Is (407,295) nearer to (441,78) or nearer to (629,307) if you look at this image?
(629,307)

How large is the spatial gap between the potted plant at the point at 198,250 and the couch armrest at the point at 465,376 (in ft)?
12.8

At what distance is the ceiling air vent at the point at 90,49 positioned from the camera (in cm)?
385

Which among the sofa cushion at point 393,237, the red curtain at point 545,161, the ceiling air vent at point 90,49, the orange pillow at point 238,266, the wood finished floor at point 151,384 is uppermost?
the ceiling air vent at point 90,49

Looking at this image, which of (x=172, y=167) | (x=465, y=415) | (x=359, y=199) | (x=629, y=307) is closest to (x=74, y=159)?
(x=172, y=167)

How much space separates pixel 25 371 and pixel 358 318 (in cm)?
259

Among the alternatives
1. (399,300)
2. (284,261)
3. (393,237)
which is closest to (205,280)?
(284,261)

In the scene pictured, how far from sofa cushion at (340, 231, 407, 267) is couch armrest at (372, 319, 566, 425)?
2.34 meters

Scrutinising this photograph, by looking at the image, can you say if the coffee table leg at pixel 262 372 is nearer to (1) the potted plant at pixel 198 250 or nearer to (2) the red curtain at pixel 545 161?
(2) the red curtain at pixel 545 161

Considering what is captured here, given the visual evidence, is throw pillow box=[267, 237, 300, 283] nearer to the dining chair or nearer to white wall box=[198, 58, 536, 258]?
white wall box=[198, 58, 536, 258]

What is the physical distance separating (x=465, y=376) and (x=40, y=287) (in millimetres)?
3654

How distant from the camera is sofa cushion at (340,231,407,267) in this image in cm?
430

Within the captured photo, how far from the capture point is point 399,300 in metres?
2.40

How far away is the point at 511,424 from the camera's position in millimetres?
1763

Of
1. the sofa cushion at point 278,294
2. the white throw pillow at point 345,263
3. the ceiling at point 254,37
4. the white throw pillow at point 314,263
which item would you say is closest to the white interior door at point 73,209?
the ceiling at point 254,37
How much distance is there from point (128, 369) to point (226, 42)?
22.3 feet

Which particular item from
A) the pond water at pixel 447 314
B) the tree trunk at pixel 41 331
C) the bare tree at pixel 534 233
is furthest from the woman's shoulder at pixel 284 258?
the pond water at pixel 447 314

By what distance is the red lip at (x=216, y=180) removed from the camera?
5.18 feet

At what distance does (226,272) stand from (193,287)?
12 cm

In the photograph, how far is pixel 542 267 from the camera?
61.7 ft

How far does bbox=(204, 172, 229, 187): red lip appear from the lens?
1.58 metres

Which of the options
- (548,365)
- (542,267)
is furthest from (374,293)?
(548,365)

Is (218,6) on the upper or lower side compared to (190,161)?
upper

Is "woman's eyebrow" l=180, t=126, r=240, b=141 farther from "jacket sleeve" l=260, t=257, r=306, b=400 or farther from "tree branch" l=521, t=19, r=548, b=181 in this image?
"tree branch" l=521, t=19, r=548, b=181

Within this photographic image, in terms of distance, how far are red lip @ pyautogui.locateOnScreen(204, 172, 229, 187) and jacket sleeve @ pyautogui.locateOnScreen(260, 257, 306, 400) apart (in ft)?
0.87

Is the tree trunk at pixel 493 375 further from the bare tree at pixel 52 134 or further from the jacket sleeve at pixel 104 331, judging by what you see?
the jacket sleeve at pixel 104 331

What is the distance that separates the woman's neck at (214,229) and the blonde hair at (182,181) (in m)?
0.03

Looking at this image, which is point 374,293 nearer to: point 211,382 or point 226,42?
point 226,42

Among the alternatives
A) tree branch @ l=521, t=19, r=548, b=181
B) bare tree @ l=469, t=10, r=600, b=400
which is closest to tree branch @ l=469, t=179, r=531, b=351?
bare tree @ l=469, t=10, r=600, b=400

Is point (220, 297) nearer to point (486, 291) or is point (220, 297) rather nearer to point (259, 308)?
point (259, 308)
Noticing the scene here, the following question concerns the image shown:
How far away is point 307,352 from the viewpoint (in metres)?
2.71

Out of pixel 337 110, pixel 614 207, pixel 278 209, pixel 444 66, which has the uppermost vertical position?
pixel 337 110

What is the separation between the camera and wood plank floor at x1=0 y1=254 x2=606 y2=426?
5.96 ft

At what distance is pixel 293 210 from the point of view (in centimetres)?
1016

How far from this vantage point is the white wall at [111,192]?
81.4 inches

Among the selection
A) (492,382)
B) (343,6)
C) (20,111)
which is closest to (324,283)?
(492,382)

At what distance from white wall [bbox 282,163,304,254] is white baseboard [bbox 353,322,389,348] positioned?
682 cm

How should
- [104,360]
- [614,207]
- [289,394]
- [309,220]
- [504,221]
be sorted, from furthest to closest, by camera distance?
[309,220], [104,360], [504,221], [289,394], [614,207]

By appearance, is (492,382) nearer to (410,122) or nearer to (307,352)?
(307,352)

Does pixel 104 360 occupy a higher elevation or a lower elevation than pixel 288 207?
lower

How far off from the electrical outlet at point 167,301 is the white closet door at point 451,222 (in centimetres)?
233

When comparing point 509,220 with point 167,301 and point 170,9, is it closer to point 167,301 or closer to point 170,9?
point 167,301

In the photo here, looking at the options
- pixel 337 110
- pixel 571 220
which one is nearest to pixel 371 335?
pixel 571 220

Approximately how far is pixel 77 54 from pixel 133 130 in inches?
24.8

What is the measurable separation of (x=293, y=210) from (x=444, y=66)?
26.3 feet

━━━━━━━━━━━━━━━━━━━━━━━━━━━━━━

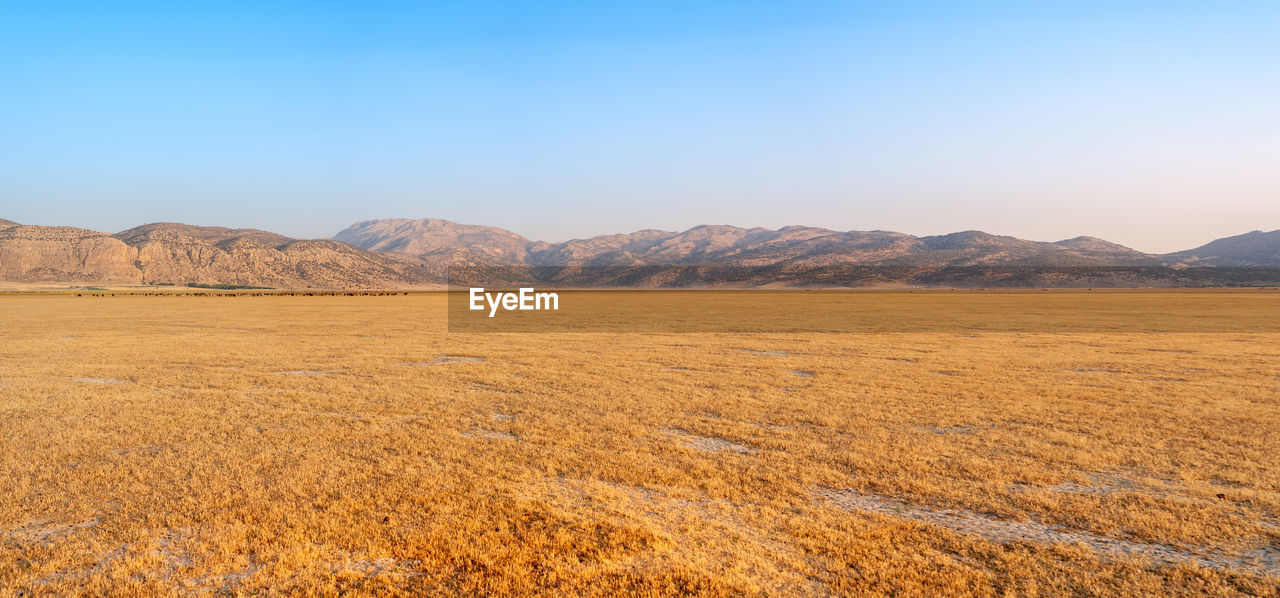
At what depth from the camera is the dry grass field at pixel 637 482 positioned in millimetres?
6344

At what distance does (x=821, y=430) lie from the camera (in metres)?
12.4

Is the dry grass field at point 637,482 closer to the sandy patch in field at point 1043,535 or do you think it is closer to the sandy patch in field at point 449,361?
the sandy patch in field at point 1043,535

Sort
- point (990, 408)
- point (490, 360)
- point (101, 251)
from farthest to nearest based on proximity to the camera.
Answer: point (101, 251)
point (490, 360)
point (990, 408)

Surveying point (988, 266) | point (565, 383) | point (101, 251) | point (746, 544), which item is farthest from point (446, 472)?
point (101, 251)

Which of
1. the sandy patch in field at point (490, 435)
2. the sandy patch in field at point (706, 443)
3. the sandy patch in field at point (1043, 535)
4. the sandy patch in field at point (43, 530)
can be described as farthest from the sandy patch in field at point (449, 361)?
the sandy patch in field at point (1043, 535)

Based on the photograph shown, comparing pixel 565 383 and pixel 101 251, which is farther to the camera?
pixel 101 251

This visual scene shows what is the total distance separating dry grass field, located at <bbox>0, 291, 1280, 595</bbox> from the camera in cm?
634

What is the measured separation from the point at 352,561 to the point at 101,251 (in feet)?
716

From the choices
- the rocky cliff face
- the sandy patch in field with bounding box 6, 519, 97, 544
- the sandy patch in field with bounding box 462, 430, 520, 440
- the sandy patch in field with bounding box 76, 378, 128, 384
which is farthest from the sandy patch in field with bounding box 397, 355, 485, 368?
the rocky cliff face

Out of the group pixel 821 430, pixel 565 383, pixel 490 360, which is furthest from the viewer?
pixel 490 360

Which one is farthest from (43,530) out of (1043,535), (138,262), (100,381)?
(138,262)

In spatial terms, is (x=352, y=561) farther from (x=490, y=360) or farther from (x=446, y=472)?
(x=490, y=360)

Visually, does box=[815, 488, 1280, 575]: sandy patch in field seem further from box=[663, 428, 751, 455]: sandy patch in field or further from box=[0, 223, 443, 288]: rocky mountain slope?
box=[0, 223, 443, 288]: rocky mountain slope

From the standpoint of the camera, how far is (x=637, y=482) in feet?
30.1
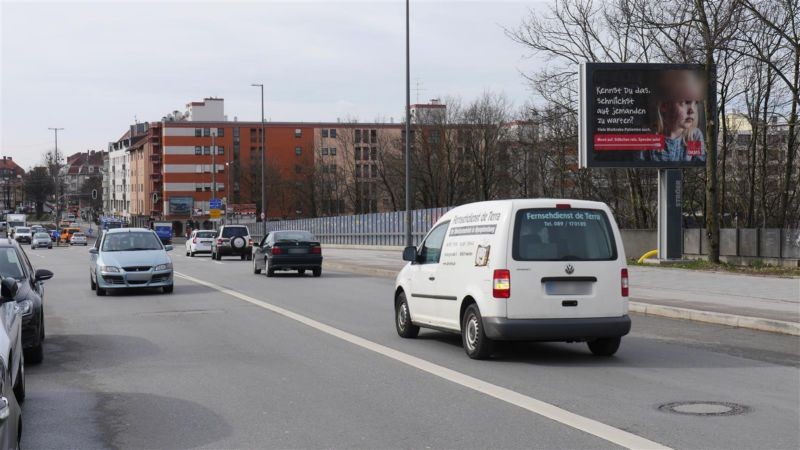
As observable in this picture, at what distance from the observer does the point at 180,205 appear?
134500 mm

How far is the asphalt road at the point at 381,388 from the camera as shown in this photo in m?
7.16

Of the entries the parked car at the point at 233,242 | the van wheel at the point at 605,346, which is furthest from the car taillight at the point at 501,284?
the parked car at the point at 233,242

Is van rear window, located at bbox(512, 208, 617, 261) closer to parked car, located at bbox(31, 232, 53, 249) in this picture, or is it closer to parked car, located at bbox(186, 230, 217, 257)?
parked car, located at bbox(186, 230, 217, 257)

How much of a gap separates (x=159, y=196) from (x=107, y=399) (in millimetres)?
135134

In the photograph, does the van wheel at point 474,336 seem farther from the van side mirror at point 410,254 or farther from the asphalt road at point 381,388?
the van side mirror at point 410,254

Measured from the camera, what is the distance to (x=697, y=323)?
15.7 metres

━━━━━━━━━━━━━━━━━━━━━━━━━━━━━━

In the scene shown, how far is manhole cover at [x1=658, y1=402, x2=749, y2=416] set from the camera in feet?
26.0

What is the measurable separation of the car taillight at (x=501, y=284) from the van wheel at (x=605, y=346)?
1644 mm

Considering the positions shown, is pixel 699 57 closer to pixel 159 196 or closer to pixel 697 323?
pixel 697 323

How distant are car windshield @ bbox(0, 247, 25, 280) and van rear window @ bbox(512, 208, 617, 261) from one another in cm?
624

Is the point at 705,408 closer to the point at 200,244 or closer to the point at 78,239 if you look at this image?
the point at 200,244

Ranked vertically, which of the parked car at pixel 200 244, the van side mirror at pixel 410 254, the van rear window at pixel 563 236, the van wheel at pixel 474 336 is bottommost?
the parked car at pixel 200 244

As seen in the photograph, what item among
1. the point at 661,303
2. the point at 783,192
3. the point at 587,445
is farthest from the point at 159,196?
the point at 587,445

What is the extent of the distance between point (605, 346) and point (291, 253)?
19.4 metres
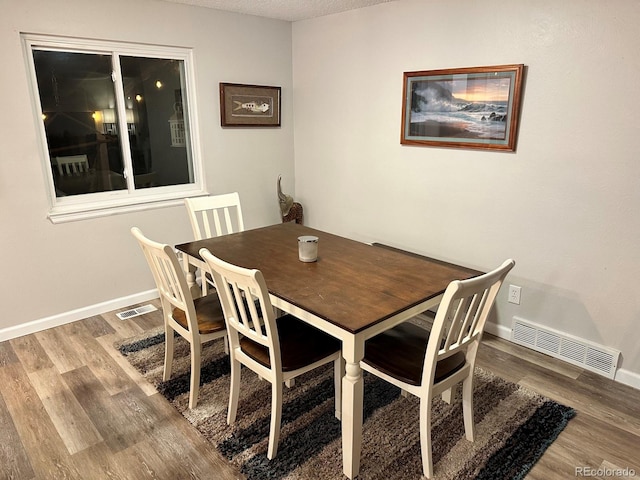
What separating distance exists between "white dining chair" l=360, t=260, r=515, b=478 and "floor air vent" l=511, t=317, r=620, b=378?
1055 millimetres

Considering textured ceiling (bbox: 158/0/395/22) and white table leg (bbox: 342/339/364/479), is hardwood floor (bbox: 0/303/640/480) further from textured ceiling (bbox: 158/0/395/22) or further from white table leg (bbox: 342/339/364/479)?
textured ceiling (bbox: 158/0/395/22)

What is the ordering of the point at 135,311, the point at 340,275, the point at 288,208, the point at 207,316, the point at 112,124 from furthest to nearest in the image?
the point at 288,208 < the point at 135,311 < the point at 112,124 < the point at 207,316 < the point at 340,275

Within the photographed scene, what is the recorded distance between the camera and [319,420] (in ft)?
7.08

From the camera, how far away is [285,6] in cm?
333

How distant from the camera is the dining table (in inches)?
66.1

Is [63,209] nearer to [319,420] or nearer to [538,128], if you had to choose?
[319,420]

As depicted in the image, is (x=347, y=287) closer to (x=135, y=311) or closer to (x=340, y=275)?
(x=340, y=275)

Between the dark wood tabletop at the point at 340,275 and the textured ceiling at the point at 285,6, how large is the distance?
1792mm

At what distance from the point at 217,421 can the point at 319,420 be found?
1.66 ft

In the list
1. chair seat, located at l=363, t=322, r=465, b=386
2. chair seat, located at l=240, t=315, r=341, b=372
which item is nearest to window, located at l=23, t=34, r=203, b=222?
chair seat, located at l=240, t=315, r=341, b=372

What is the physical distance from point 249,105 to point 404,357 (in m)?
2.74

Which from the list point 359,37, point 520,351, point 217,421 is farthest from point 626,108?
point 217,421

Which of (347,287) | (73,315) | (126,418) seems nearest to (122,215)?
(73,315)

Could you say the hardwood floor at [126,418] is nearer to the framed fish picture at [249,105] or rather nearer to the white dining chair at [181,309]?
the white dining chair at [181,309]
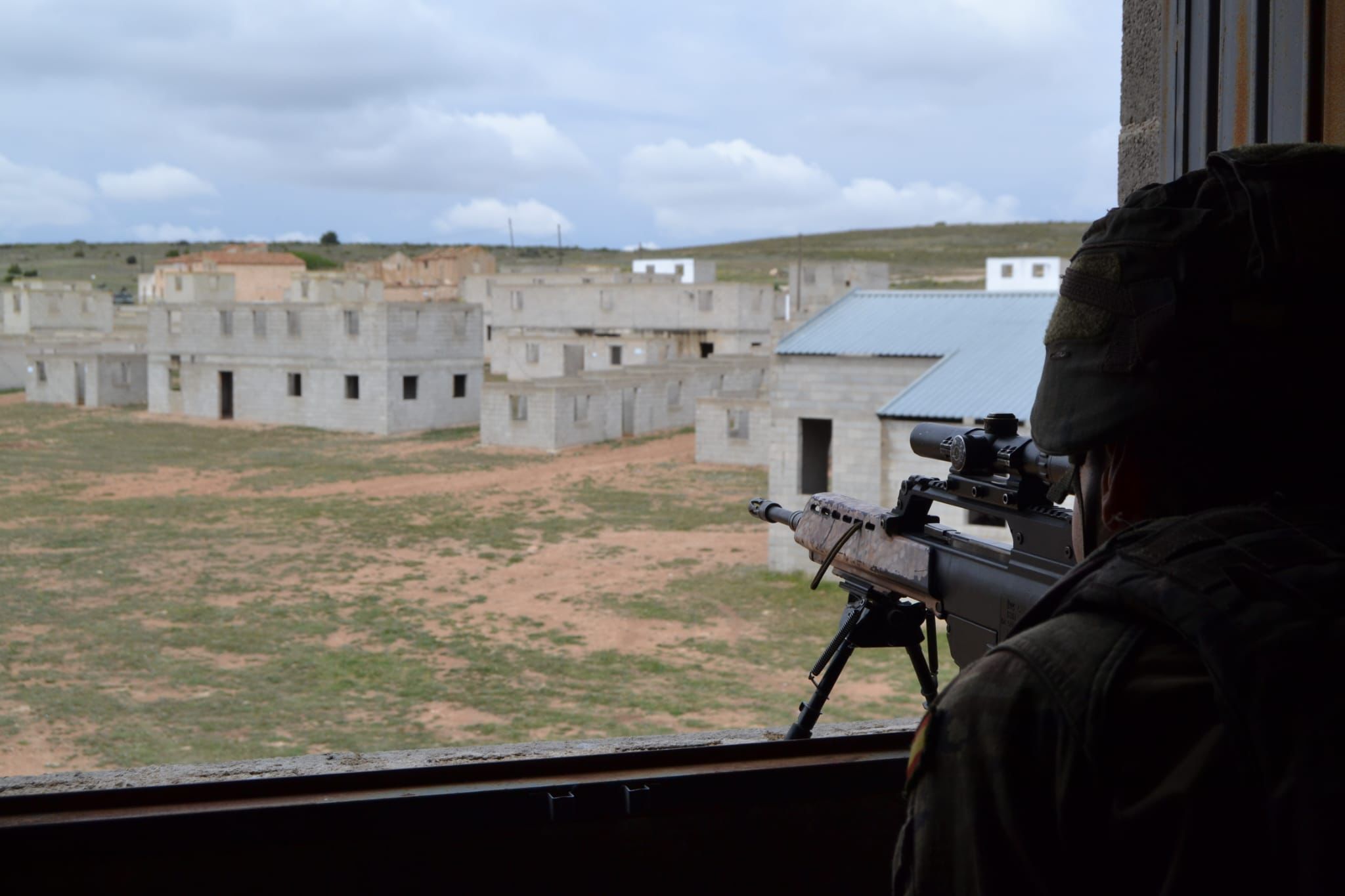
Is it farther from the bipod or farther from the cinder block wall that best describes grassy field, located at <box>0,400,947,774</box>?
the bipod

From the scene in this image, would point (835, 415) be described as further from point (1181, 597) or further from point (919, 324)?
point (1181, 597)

━━━━━━━━━━━━━━━━━━━━━━━━━━━━━━

What you are asked to do |
List every line in the records above that contains the word "door", matching case exactly.

Right answer |
which item would you say is closest to the white interior door at point 73,209?
How far off from the electrical outlet at point 167,301 is the white closet door at point 451,222 (in centimetres)?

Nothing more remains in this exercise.